** BEGIN Records supplied **

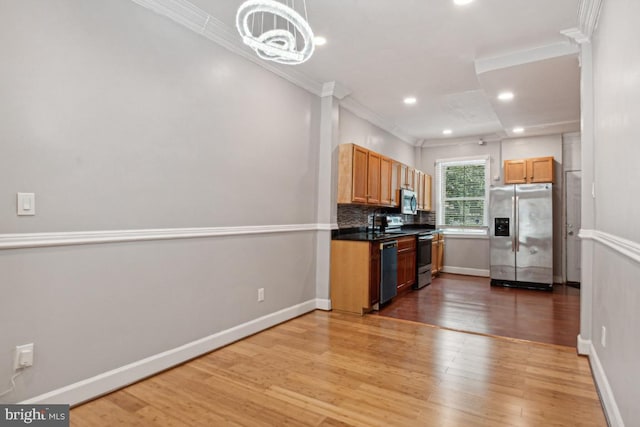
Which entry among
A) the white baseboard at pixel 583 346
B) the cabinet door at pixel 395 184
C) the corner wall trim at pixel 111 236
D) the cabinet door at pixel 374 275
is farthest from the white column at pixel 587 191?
the corner wall trim at pixel 111 236

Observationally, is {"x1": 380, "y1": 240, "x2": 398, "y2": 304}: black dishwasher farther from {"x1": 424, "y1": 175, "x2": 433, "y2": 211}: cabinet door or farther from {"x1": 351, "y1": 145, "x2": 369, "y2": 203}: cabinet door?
{"x1": 424, "y1": 175, "x2": 433, "y2": 211}: cabinet door

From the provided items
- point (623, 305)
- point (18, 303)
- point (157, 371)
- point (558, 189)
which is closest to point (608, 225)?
point (623, 305)

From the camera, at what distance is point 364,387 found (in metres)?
2.45

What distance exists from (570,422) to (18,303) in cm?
315

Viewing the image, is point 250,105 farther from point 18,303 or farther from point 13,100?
point 18,303

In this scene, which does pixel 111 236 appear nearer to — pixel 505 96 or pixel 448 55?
pixel 448 55

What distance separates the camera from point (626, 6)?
5.81ft

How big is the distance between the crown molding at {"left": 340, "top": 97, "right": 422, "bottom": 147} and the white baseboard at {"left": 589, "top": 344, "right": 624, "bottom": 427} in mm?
3803

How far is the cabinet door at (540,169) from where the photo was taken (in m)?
6.10

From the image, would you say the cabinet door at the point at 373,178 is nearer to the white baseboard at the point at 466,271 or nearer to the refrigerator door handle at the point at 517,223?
the refrigerator door handle at the point at 517,223

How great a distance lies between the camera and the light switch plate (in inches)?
77.1

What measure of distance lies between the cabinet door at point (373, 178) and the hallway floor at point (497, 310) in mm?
1439

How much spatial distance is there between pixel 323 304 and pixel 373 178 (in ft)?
6.08

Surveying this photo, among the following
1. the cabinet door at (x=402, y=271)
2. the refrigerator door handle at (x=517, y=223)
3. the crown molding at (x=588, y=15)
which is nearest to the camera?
the crown molding at (x=588, y=15)
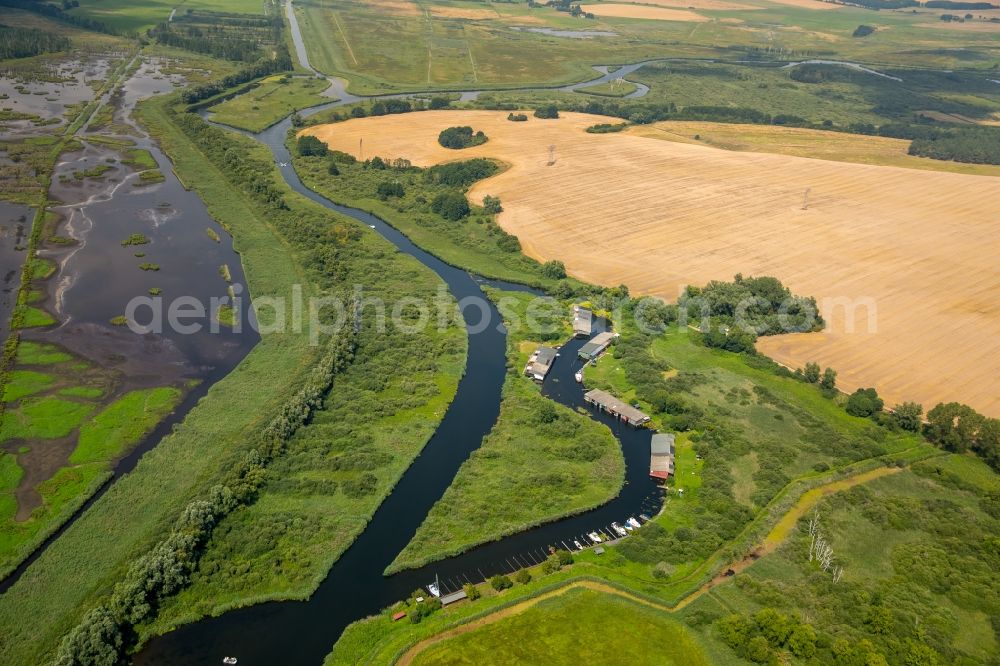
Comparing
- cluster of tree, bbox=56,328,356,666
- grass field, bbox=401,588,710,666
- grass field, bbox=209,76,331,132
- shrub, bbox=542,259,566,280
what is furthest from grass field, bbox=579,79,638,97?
grass field, bbox=401,588,710,666

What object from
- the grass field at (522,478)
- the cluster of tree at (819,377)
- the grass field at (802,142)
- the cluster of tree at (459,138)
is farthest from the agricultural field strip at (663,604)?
the cluster of tree at (459,138)

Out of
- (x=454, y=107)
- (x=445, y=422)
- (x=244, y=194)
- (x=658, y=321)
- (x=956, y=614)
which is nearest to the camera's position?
(x=956, y=614)

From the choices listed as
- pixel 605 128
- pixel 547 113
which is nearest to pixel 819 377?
pixel 605 128

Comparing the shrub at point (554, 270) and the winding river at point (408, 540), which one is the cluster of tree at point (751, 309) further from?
the winding river at point (408, 540)

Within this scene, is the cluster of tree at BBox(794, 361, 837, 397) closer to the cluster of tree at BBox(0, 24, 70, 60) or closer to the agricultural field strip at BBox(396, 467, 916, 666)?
the agricultural field strip at BBox(396, 467, 916, 666)

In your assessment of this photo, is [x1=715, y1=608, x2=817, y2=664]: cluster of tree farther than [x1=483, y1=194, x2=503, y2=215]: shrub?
No

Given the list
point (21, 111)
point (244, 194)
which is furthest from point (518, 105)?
point (21, 111)

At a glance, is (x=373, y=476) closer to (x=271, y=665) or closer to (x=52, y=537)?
(x=271, y=665)

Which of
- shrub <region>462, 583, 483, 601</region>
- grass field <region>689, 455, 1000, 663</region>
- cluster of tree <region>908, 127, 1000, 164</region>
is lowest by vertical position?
shrub <region>462, 583, 483, 601</region>
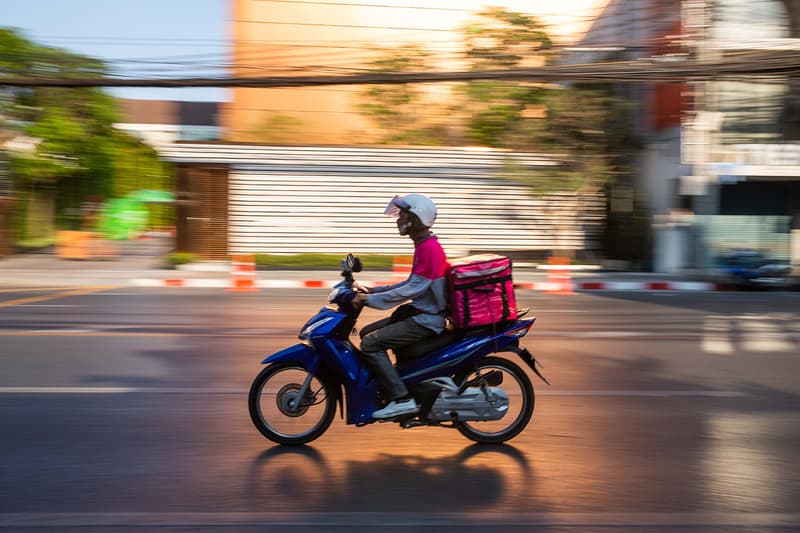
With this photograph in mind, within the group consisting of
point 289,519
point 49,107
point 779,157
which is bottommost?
point 289,519

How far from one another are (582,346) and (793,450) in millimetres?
4842

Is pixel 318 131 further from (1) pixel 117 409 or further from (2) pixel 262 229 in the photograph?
(1) pixel 117 409

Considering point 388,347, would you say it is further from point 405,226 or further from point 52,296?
point 52,296

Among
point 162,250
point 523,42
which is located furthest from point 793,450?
point 162,250

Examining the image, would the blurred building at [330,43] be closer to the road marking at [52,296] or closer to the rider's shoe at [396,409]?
the road marking at [52,296]

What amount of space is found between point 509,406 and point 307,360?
52.9 inches

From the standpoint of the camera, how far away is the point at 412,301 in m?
5.82

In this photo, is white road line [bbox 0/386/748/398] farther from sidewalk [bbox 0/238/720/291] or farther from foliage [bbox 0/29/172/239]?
foliage [bbox 0/29/172/239]

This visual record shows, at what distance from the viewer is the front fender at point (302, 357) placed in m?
5.82

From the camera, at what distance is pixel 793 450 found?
6.00m

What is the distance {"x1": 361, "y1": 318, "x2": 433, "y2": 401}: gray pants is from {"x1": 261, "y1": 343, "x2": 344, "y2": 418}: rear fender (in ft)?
1.01

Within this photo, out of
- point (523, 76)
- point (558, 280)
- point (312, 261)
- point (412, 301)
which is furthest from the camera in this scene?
point (312, 261)

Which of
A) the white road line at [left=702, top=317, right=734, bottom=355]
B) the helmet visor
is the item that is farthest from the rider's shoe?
the white road line at [left=702, top=317, right=734, bottom=355]

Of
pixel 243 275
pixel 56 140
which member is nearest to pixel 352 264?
pixel 243 275
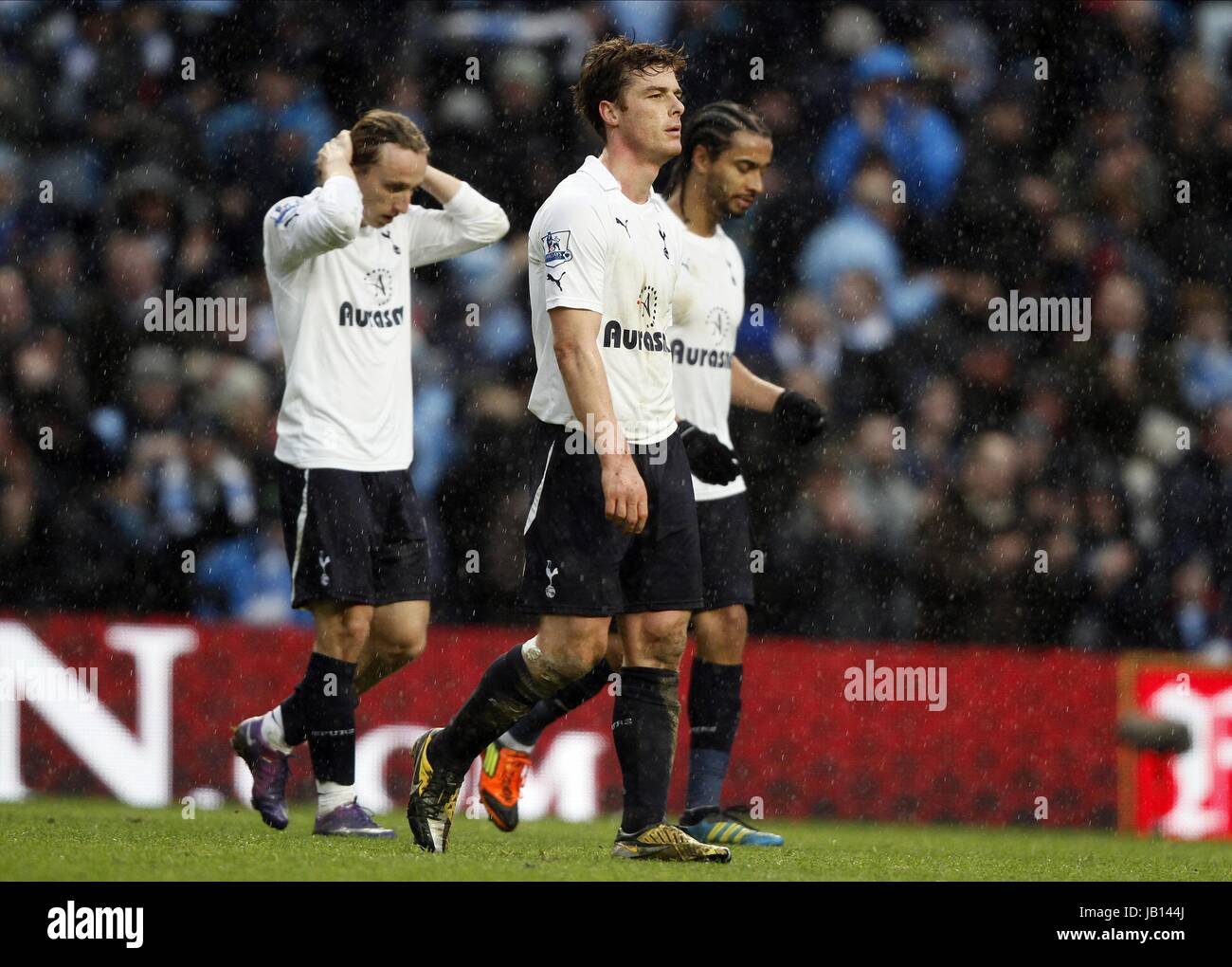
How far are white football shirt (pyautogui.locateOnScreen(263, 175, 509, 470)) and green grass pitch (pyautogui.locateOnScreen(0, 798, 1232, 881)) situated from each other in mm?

** END Records supplied **

__To do__
Convert the entire listing above into a JSON list of strings, with one string per line and blank lines skipped. Leave the picture lines out.

__Answer to this problem__
[
  "Which entry among",
  "A) the white baseboard at pixel 583 346",
  "B) the cabinet door at pixel 395 184",
  "C) the corner wall trim at pixel 111 236",
  "D) the cabinet door at pixel 374 275",
  "is farthest from the white column at pixel 587 191?",
  "the corner wall trim at pixel 111 236",
  "Observationally, is {\"x1\": 380, \"y1\": 240, \"x2\": 398, \"y2\": 304}: black dishwasher farther from {\"x1\": 424, \"y1\": 175, \"x2\": 433, \"y2\": 211}: cabinet door or farther from {\"x1\": 351, \"y1\": 145, \"x2\": 369, \"y2\": 203}: cabinet door?",
  "{\"x1\": 424, \"y1\": 175, \"x2\": 433, \"y2\": 211}: cabinet door",
  "From the provided items",
  "- point (623, 305)",
  "- point (18, 303)",
  "- point (157, 371)",
  "- point (558, 189)",
  "which is closest to point (608, 225)?",
  "point (623, 305)",
  "From the camera, at what distance is point 364,387 found (in metres)?",
  "2.45",
  "What distance exists from (570,422) to (18,303) in cm?",
  "315",
  "Viewing the image, is point 250,105 farther from point 18,303 or farther from point 13,100?",
  "point 18,303",
  "In this scene, which does pixel 111 236 appear nearer to — pixel 505 96 or pixel 448 55?",
  "pixel 448 55",
  "What distance separates the camera from point (626, 6)?",
  "5.81ft",
  "How big is the distance between the crown molding at {\"left\": 340, \"top\": 97, \"right\": 422, \"bottom\": 147} and the white baseboard at {\"left\": 589, \"top\": 344, \"right\": 624, \"bottom\": 427} in mm?",
  "3803",
  "How far is the cabinet door at (540,169) from where the photo was taken (in m)?",
  "6.10",
  "From the image, would you say the cabinet door at the point at 373,178 is nearer to the white baseboard at the point at 466,271 or nearer to the refrigerator door handle at the point at 517,223?",
  "the refrigerator door handle at the point at 517,223",
  "How great a distance lies between the camera and the light switch plate (in inches)?",
  "77.1",
  "What measure of distance lies between the cabinet door at point (373, 178) and the hallway floor at point (497, 310) in mm?",
  "1439",
  "How much spatial distance is there between pixel 323 304 and pixel 373 178 (in ft)?",
  "6.08",
  "Surveying this photo, among the following",
  "1. the cabinet door at (x=402, y=271)",
  "2. the refrigerator door handle at (x=517, y=223)",
  "3. the crown molding at (x=588, y=15)",
  "which is nearest to the camera?",
  "the crown molding at (x=588, y=15)",
  "Comparing",
  "- cluster of tree, bbox=56,328,356,666",
  "- grass field, bbox=401,588,710,666",
  "- grass field, bbox=209,76,331,132",
  "- shrub, bbox=542,259,566,280",
  "what is furthest from grass field, bbox=579,79,638,97?",
  "grass field, bbox=401,588,710,666",
  "What object from",
  "- the grass field at (522,478)",
  "- the cluster of tree at (819,377)",
  "- the grass field at (802,142)",
  "- the cluster of tree at (459,138)",
  "is farthest from the agricultural field strip at (663,604)?",
  "the cluster of tree at (459,138)",
  "Out of",
  "- (x=454, y=107)",
  "- (x=445, y=422)",
  "- (x=244, y=194)",
  "- (x=658, y=321)",
  "- (x=956, y=614)",
  "which is nearest to the camera's position?",
  "(x=956, y=614)",
  "From the choices listed as",
  "- pixel 605 128",
  "- pixel 547 113",
  "which is nearest to pixel 819 377?",
  "pixel 605 128",
  "Comparing the shrub at point (554, 270) and the winding river at point (408, 540), which one is the cluster of tree at point (751, 309) further from?",
  "the winding river at point (408, 540)",
  "Within this scene, is the cluster of tree at BBox(794, 361, 837, 397) closer to the cluster of tree at BBox(0, 24, 70, 60) or closer to the agricultural field strip at BBox(396, 467, 916, 666)?",
  "the agricultural field strip at BBox(396, 467, 916, 666)",
  "In your assessment of this photo, is [x1=715, y1=608, x2=817, y2=664]: cluster of tree farther than [x1=483, y1=194, x2=503, y2=215]: shrub?",
  "No",
  "Given the list",
  "point (21, 111)",
  "point (244, 194)",
  "which is furthest from point (518, 105)?",
  "point (21, 111)",
  "At a glance, is (x=373, y=476) closer to (x=271, y=665) or closer to (x=52, y=537)?",
  "(x=271, y=665)",
  "Which of",
  "- shrub <region>462, 583, 483, 601</region>",
  "- grass field <region>689, 455, 1000, 663</region>",
  "- cluster of tree <region>908, 127, 1000, 164</region>",
  "is lowest by vertical position?",
  "shrub <region>462, 583, 483, 601</region>",
  "With this photograph in mind, within the group consisting of",
  "point 289,519",
  "point 49,107",
  "point 779,157",
  "which is bottommost?",
  "point 289,519",
  "How far from one another are (582,346) and (793,450) in millimetres?",
  "4842",
  "Is pixel 318 131 further from (1) pixel 117 409 or further from (2) pixel 262 229 in the photograph?",
  "(1) pixel 117 409",
  "Considering point 388,347, would you say it is further from point 405,226 or further from point 52,296?",
  "point 52,296",
  "Among",
  "point 162,250",
  "point 523,42",
  "which is located furthest from point 793,450?",
  "point 162,250",
  "Examining the image, would the blurred building at [330,43] be closer to the road marking at [52,296] or closer to the rider's shoe at [396,409]?",
  "the road marking at [52,296]",
  "What amount of space is found between point 509,406 and point 307,360?",
  "52.9 inches",
  "From the standpoint of the camera, how far away is the point at 412,301 in m?",
  "5.82",
  "In this photo, is white road line [bbox 0/386/748/398] farther from sidewalk [bbox 0/238/720/291] or farther from foliage [bbox 0/29/172/239]?",
  "foliage [bbox 0/29/172/239]",
  "This visual record shows, at what distance from the viewer is the front fender at point (302, 357) placed in m?",
  "5.82",
  "From the camera, at what distance is pixel 793 450 found?",
  "6.00m",
  "What is the distance {\"x1\": 361, \"y1\": 318, \"x2\": 433, \"y2\": 401}: gray pants is from {\"x1\": 261, \"y1\": 343, \"x2\": 344, \"y2\": 418}: rear fender (in ft)?",
  "1.01",
  "Within this photo, out of",
  "- point (523, 76)",
  "- point (558, 280)",
  "- point (312, 261)",
  "- point (412, 301)",
  "which is furthest from the camera in this scene?",
  "point (312, 261)",
  "Which of",
  "A) the white road line at [left=702, top=317, right=734, bottom=355]",
  "B) the helmet visor",
  "is the item that is farthest from the rider's shoe?",
  "the white road line at [left=702, top=317, right=734, bottom=355]",
  "Of",
  "pixel 243 275",
  "pixel 56 140",
  "which member is nearest to pixel 352 264?",
  "pixel 243 275",
  "How far are white football shirt (pyautogui.locateOnScreen(263, 175, 509, 470)) and green grass pitch (pyautogui.locateOnScreen(0, 798, 1232, 881)) situated from each other in mm?"
]